Cancer Moonshot contributes additional $100M to reduce cancer burden in Africa
The White House Cancer Moonshot is committing an additional $100 million to programs focused on reducing cancer burden in African countries.
The pledge was announced at the first White House Africa Cancer Care Forum on July 15. The newly promised money will add to the $300 million commitment announced at the 2022 U.S.-Africa Leaders Summit.
“The Biden Cancer Moonshot serves as a rallying call around which new partnerships have and continue to be forged,” Ambassador Bonnie Jenkins, under secretary of state for arms control and international security, said at the White House forum.
About 5% of global oncology spending goes to low- and middle-income countries, where 70% of worldwide cancer deaths occur.
Cancer mortality and incidence are projected to increase over time. Worldwide, an estimated 20 million new cancer diagnoses occurred in 2022; in 2050, that number is expected to reach 35 million, according to the American Cancer Society’s Global Cancer Facts & Figures 5th Edition.
“Seventy percent of those new cases will occur in Africa,” said Hedvig Hricak, co-chair of the Lancet Oncology Commission on Medical Imaging and Nuclear Medicine and chair of the Department of Radiology at Memorial Sloan Kettering Cancer Center. “To make things even worse, Africa is two times higher in cancer mortality. And for some cancers—common cancers—it is four times higher.”
For the longest time, the reality or the stories that we had about Africa and the association of cancer was that cancer equals death. Over the last decade of practice, I’m happy to report that that is starting to change.
Miriam Mutebi
“Can we really sit back and look at those numbers and not do anything?” Hricak said at the White House meeting.
Programs funded through the Cancer Moonshot include Rays of Hope, administered by the International Atomic Energy Agency. That program will receive $6 million from the U.S. government in 2024, on top of $50 million received already.
Launched in Feb. 2022, Rays of Hope supports countries with little-to-no access to radiation therapy through high-impact, cost-effective, and sustainable interventions, including providing linear accelerators and training radio-oncologists, medical physicists, and technicians.
The program helps established hospitals in IAEA member states develop educational and research capabilities to become designated anchor centers, which can assist capacity building at neighboring regions’ health centers.
So far, 82 countries have requested support from Rays of Hope, and 42 of them are in Africa, IAEA Director General Rafael Mariano Grossi said in a pre-recorded talk shown at the forum.
African countries that have already benefited from Rays of Hope include Benin, Chad, the Democratic Republic of the Congo, Kenya, Malawi, Niger, and Senegal, said Lisa Stevens, director of the IAEA Division of Programme of Action for Cancer Therapy.
The American Society of Clinical Oncology is also creating research and training opportunities as part of the Cancer Moonshot. Two years ago, ASCO established the Sub-Saharan Africa Regional Council so ASCO members there could inform the society of needs it could help fulfill, said Julie Gralow, chief medical officer of ASCO, during the forum’s panel discussion.
The regional council requested that ASCO address the lack of research grant opportunities in the region.
“We can’t compete with Americans for NCI grants or other grants. We don’t have as many opportunities, and the questions aren’t rated as being as important—questions about some things that are unique to cancer in Africa,” Gralow recalled council members saying.
ASCO received $1 million from Pfizer under one of the society’s grant programs to fund work that will improve quality of care for patients with breast cancer in sub-Saharan Africa.

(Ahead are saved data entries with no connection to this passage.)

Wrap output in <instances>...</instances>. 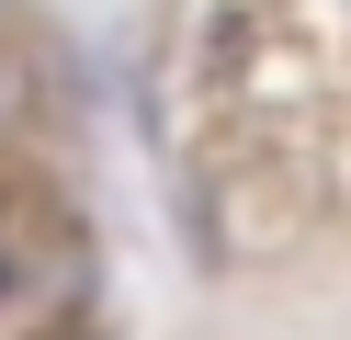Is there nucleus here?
Here are the masks:
<instances>
[{"label": "nucleus", "mask_w": 351, "mask_h": 340, "mask_svg": "<svg viewBox=\"0 0 351 340\" xmlns=\"http://www.w3.org/2000/svg\"><path fill=\"white\" fill-rule=\"evenodd\" d=\"M0 284H12V261H0Z\"/></svg>", "instance_id": "nucleus-1"}]
</instances>
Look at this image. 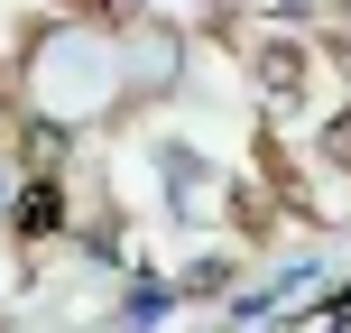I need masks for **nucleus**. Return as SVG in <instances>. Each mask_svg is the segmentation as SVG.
Segmentation results:
<instances>
[{"label":"nucleus","mask_w":351,"mask_h":333,"mask_svg":"<svg viewBox=\"0 0 351 333\" xmlns=\"http://www.w3.org/2000/svg\"><path fill=\"white\" fill-rule=\"evenodd\" d=\"M324 148H333V167H351V121H333V130H324Z\"/></svg>","instance_id":"f03ea898"},{"label":"nucleus","mask_w":351,"mask_h":333,"mask_svg":"<svg viewBox=\"0 0 351 333\" xmlns=\"http://www.w3.org/2000/svg\"><path fill=\"white\" fill-rule=\"evenodd\" d=\"M84 10H93V19H130V0H84Z\"/></svg>","instance_id":"7ed1b4c3"},{"label":"nucleus","mask_w":351,"mask_h":333,"mask_svg":"<svg viewBox=\"0 0 351 333\" xmlns=\"http://www.w3.org/2000/svg\"><path fill=\"white\" fill-rule=\"evenodd\" d=\"M19 231H28V241H37V231H56V185H37L28 204H19Z\"/></svg>","instance_id":"f257e3e1"}]
</instances>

“When we first asked for letters of intent, we got 185,” Gralow said. “We were hoping to fund 10 grants. That just shows you, right there, the need and the interest.”

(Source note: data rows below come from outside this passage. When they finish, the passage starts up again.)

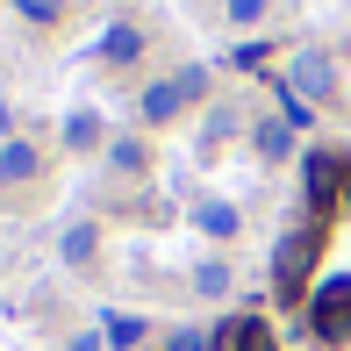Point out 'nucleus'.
<instances>
[{
  "label": "nucleus",
  "instance_id": "f257e3e1",
  "mask_svg": "<svg viewBox=\"0 0 351 351\" xmlns=\"http://www.w3.org/2000/svg\"><path fill=\"white\" fill-rule=\"evenodd\" d=\"M315 251H323V222H301V230L280 237V251H273V287H280V301H294L301 287L315 280Z\"/></svg>",
  "mask_w": 351,
  "mask_h": 351
},
{
  "label": "nucleus",
  "instance_id": "f03ea898",
  "mask_svg": "<svg viewBox=\"0 0 351 351\" xmlns=\"http://www.w3.org/2000/svg\"><path fill=\"white\" fill-rule=\"evenodd\" d=\"M301 186H308V208H315V222H323V215L344 201V158L308 151V158H301Z\"/></svg>",
  "mask_w": 351,
  "mask_h": 351
},
{
  "label": "nucleus",
  "instance_id": "7ed1b4c3",
  "mask_svg": "<svg viewBox=\"0 0 351 351\" xmlns=\"http://www.w3.org/2000/svg\"><path fill=\"white\" fill-rule=\"evenodd\" d=\"M201 86H208V72H201V65H186L180 79H165V86H151V93H143V122H172L186 101H201Z\"/></svg>",
  "mask_w": 351,
  "mask_h": 351
},
{
  "label": "nucleus",
  "instance_id": "20e7f679",
  "mask_svg": "<svg viewBox=\"0 0 351 351\" xmlns=\"http://www.w3.org/2000/svg\"><path fill=\"white\" fill-rule=\"evenodd\" d=\"M287 93H301V101H330V93H337V65H330L323 51H294V58H287Z\"/></svg>",
  "mask_w": 351,
  "mask_h": 351
},
{
  "label": "nucleus",
  "instance_id": "39448f33",
  "mask_svg": "<svg viewBox=\"0 0 351 351\" xmlns=\"http://www.w3.org/2000/svg\"><path fill=\"white\" fill-rule=\"evenodd\" d=\"M308 315H315V337H323V344H344L351 337V280H330Z\"/></svg>",
  "mask_w": 351,
  "mask_h": 351
},
{
  "label": "nucleus",
  "instance_id": "423d86ee",
  "mask_svg": "<svg viewBox=\"0 0 351 351\" xmlns=\"http://www.w3.org/2000/svg\"><path fill=\"white\" fill-rule=\"evenodd\" d=\"M215 351H280V344H273V330H265V315H230Z\"/></svg>",
  "mask_w": 351,
  "mask_h": 351
},
{
  "label": "nucleus",
  "instance_id": "0eeeda50",
  "mask_svg": "<svg viewBox=\"0 0 351 351\" xmlns=\"http://www.w3.org/2000/svg\"><path fill=\"white\" fill-rule=\"evenodd\" d=\"M0 180H36V143H8V151H0Z\"/></svg>",
  "mask_w": 351,
  "mask_h": 351
},
{
  "label": "nucleus",
  "instance_id": "6e6552de",
  "mask_svg": "<svg viewBox=\"0 0 351 351\" xmlns=\"http://www.w3.org/2000/svg\"><path fill=\"white\" fill-rule=\"evenodd\" d=\"M65 143H72V151H93V143H101V115H86V108L65 115Z\"/></svg>",
  "mask_w": 351,
  "mask_h": 351
},
{
  "label": "nucleus",
  "instance_id": "1a4fd4ad",
  "mask_svg": "<svg viewBox=\"0 0 351 351\" xmlns=\"http://www.w3.org/2000/svg\"><path fill=\"white\" fill-rule=\"evenodd\" d=\"M201 230H208V237H237V208H230V201H201Z\"/></svg>",
  "mask_w": 351,
  "mask_h": 351
},
{
  "label": "nucleus",
  "instance_id": "9d476101",
  "mask_svg": "<svg viewBox=\"0 0 351 351\" xmlns=\"http://www.w3.org/2000/svg\"><path fill=\"white\" fill-rule=\"evenodd\" d=\"M93 244H101V237H93V222H72V230H65V265H86Z\"/></svg>",
  "mask_w": 351,
  "mask_h": 351
},
{
  "label": "nucleus",
  "instance_id": "9b49d317",
  "mask_svg": "<svg viewBox=\"0 0 351 351\" xmlns=\"http://www.w3.org/2000/svg\"><path fill=\"white\" fill-rule=\"evenodd\" d=\"M258 151L265 158H294V130H287V122H265V130H258Z\"/></svg>",
  "mask_w": 351,
  "mask_h": 351
},
{
  "label": "nucleus",
  "instance_id": "f8f14e48",
  "mask_svg": "<svg viewBox=\"0 0 351 351\" xmlns=\"http://www.w3.org/2000/svg\"><path fill=\"white\" fill-rule=\"evenodd\" d=\"M108 344H115V351L143 344V323H136V315H108Z\"/></svg>",
  "mask_w": 351,
  "mask_h": 351
},
{
  "label": "nucleus",
  "instance_id": "ddd939ff",
  "mask_svg": "<svg viewBox=\"0 0 351 351\" xmlns=\"http://www.w3.org/2000/svg\"><path fill=\"white\" fill-rule=\"evenodd\" d=\"M101 51L122 65V58H136V51H143V36H136V29H108V43H101Z\"/></svg>",
  "mask_w": 351,
  "mask_h": 351
},
{
  "label": "nucleus",
  "instance_id": "4468645a",
  "mask_svg": "<svg viewBox=\"0 0 351 351\" xmlns=\"http://www.w3.org/2000/svg\"><path fill=\"white\" fill-rule=\"evenodd\" d=\"M194 287H201V294H230V265H222V258H208V265L194 273Z\"/></svg>",
  "mask_w": 351,
  "mask_h": 351
},
{
  "label": "nucleus",
  "instance_id": "2eb2a0df",
  "mask_svg": "<svg viewBox=\"0 0 351 351\" xmlns=\"http://www.w3.org/2000/svg\"><path fill=\"white\" fill-rule=\"evenodd\" d=\"M22 14H29V22H58V14H65V0H22Z\"/></svg>",
  "mask_w": 351,
  "mask_h": 351
},
{
  "label": "nucleus",
  "instance_id": "dca6fc26",
  "mask_svg": "<svg viewBox=\"0 0 351 351\" xmlns=\"http://www.w3.org/2000/svg\"><path fill=\"white\" fill-rule=\"evenodd\" d=\"M258 14H265V0H230V22H237V29H251Z\"/></svg>",
  "mask_w": 351,
  "mask_h": 351
},
{
  "label": "nucleus",
  "instance_id": "f3484780",
  "mask_svg": "<svg viewBox=\"0 0 351 351\" xmlns=\"http://www.w3.org/2000/svg\"><path fill=\"white\" fill-rule=\"evenodd\" d=\"M172 351H215V344L201 337V330H180V337H172Z\"/></svg>",
  "mask_w": 351,
  "mask_h": 351
},
{
  "label": "nucleus",
  "instance_id": "a211bd4d",
  "mask_svg": "<svg viewBox=\"0 0 351 351\" xmlns=\"http://www.w3.org/2000/svg\"><path fill=\"white\" fill-rule=\"evenodd\" d=\"M72 351H101V337H72Z\"/></svg>",
  "mask_w": 351,
  "mask_h": 351
},
{
  "label": "nucleus",
  "instance_id": "6ab92c4d",
  "mask_svg": "<svg viewBox=\"0 0 351 351\" xmlns=\"http://www.w3.org/2000/svg\"><path fill=\"white\" fill-rule=\"evenodd\" d=\"M344 201H351V158H344Z\"/></svg>",
  "mask_w": 351,
  "mask_h": 351
},
{
  "label": "nucleus",
  "instance_id": "aec40b11",
  "mask_svg": "<svg viewBox=\"0 0 351 351\" xmlns=\"http://www.w3.org/2000/svg\"><path fill=\"white\" fill-rule=\"evenodd\" d=\"M0 130H8V108H0Z\"/></svg>",
  "mask_w": 351,
  "mask_h": 351
}]
</instances>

The regional council has invited 34 applicants to submit full proposals and will review them in the fall.
These kinds of investments and on-the-ground work by African health professionals, policymakers, and advocates have been shifting narratives about cancer, said Miriam Mutebi, president of the African Organization for Research and Training in Cancer and a breast surgical oncologist and assistant professor in the Department of Surgery at the Aga Khan University Hospital in Nairobi, Kenya.
Source: Livestream of White House Africa Cancer Care Forum
Over the past 10 years, Africa has seen an uptick in National Cancer Control Plans, public health programs aimed at reducing cancer incidence and mortality and improving quality of life. These plans have formed the bedrock for creating National Cancer Control Strategies; Kenya’s strategy, for instance, led to the regionalization of cancer centers, allowing patients to receive care closer to home, Mutebi said.
Can we really sit back and look at those numbers and not do anything?
Hedvig Hricak
Africa’s cancer care workforce as well as a grassroots advocacy movement to raise cancer awareness, reduce cancer stigma, and support patients have been growing in recent years, Mutebi said.
“For the longest time, the reality or the stories that we had about Africa and the association of cancer was that cancer equals death,” Mutebi said. “Over the last decade of practice, I’m happy to report that that is starting to change.”